Re: [PATCH] credential-cache: interpret an ECONNRESET as on EOF

Ramsay Jones <ramsay@xxxxxxxxxxxxxxxxxxxx> · Thu, 27 Jul 2017 15:42:36 +0100

On 27/07/17 15:17, Jeff King wrote:
> On Thu, Jul 27, 2017 at 02:08:40AM +0100, Ramsay Jones wrote:
> 
>> In order to suppress the fatal exit in this case, check the read error
>> for an ECONNRESET and return as if no data was read from the daemon.
>> This effectively converts an ECONNRESET into an EOF.
> 
> Yeah, I think this is a perfectly reasonable thing to do.
> 
> I'm not sure if we'd _ever_ see ECONNRESET on Linux.

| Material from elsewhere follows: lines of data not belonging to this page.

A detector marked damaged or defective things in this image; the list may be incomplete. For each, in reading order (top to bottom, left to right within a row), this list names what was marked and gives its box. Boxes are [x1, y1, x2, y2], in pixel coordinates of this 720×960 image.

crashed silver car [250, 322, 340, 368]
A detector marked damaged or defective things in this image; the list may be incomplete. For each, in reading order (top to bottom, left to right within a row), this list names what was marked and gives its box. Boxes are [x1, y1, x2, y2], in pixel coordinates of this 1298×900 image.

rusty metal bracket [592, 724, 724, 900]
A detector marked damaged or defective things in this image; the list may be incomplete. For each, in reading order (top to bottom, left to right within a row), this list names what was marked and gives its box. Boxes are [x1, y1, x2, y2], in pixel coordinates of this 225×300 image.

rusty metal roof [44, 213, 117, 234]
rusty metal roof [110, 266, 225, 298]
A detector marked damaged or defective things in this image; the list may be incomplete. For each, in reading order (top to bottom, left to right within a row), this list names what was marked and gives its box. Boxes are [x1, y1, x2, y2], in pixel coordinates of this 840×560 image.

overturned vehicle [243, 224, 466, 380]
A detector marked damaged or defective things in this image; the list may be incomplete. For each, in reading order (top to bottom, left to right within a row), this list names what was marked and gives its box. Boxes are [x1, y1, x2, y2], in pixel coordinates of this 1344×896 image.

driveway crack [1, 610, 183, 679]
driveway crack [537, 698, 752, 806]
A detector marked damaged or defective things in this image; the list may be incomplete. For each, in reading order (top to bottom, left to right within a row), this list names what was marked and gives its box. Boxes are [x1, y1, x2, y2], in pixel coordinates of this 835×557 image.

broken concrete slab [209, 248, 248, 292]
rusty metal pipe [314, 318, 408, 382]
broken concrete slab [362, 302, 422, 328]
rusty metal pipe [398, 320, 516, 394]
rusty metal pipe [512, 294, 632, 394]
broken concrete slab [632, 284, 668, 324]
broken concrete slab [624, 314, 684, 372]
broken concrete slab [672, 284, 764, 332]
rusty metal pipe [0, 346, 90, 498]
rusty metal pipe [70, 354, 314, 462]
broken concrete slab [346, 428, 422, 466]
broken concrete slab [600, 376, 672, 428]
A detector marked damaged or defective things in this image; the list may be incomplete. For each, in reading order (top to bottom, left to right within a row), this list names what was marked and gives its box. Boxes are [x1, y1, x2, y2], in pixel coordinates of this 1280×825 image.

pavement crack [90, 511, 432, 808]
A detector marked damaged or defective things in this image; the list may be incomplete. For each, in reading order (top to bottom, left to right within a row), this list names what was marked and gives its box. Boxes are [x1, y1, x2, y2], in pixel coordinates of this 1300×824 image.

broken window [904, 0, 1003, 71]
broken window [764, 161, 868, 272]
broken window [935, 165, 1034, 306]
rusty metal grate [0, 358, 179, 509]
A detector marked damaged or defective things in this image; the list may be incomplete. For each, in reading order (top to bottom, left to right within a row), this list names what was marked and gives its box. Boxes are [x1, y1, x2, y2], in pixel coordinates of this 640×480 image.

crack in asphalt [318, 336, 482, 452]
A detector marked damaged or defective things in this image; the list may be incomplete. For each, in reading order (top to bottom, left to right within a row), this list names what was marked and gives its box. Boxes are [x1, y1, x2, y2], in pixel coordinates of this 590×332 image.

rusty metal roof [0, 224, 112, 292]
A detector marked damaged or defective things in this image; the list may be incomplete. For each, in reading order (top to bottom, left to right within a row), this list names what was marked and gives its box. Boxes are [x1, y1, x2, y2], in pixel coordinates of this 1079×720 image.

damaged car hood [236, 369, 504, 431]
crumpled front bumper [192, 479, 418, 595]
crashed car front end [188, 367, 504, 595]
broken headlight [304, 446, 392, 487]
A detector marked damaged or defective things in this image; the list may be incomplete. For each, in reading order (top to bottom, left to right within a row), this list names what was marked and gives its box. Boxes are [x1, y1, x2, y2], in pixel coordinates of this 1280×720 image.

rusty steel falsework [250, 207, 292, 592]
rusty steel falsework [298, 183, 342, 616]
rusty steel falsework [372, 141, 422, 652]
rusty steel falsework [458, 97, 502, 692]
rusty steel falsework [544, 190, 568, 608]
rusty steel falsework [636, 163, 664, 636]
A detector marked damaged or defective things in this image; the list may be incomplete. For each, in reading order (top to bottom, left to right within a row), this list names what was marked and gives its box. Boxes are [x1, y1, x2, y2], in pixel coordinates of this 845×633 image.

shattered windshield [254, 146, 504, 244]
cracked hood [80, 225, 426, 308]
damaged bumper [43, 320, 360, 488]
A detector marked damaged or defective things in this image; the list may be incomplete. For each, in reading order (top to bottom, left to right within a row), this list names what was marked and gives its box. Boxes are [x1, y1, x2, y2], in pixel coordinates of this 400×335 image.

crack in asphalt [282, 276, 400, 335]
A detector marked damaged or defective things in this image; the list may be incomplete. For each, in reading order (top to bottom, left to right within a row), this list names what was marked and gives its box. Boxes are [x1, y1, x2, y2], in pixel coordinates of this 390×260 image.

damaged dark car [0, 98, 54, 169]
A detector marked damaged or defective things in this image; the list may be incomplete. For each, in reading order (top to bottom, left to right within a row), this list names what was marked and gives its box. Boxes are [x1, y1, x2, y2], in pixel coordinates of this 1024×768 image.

The only time I've
> seen it on Linux (and I coincidentally fixed a bug just like this a week
> or two ago, so it's fresh in my mind): if read() would return EOF but
> there's outstanding data from a previous write, you get ECONNRESET.
> Which is obviously going to be totally racy, since "outstanding" across
> a TCP connection involves more than just the local kernel.
> 
> That shouldn't happen in this 'exit' case. But even if it does, there's
> really nothing the client should do differently anyway. We're waiting
> for the other side to exit, and they did. Hooray.
> 
> Though your change:
> 
>> diff --git a/credential-cache.c b/credential-cache.c
>> index 91550bfb0..1cccc3a0b 100644
>> --- a/credential-cache.c
>> +++ b/credential-cache.c
>> @@ -25,7 +25,7 @@ static int send_request(const char *socket, const struct strbuf *out)
>>  		int r;
>>  
>>  		r = read_in_full(fd, in, sizeof(in));
>> -		if (r == 0)
>> +		if (r == 0 || (r < 0 && errno == ECONNRESET))
>>  			break;
>>  		if (r < 0)
>>  			die_errno("read error from cache daemon");
> 
> ...is in the generic send_request(). Which means that it hits all of the
> commands. So if we were to send a credential and the server
> crashed midway through reading it, we'd get ECONNRESET. And instead of
> reporting an error, we'd quietly assume the server had no response. But
> again, I don't think that's really different than the EOF behavior. The
> server could read our whole request and then crash, and we'd mistakenly
> think it had nothing to say.

yep, I did think about adding a FLAG_EXIT (or somesuch) and passing
it down through the call stack to send_request() so that I could do
the check only for the 'exit' command. I decided against it in the
end, obviously! ;-)

> So I don't think this really changes the robustness much. If we did want
> to address those cases, we'd require actual end-of-record framing in the
> protocol. But I don't think it's worth caring too much about (this is,
> after all, a local and internal socket between two relatively simple
> programs).

Adding the framing to the protocol was actually my first (very fleeting)
idea. However, I didn't want to get into the 'supporting old/new client
and server combos' problem.

> Which is all a verbose way of saying that your patch looks good to me.
> Thanks for digging up the root cause of the test failures.

Thanks!

ATB,
Ramsay Jones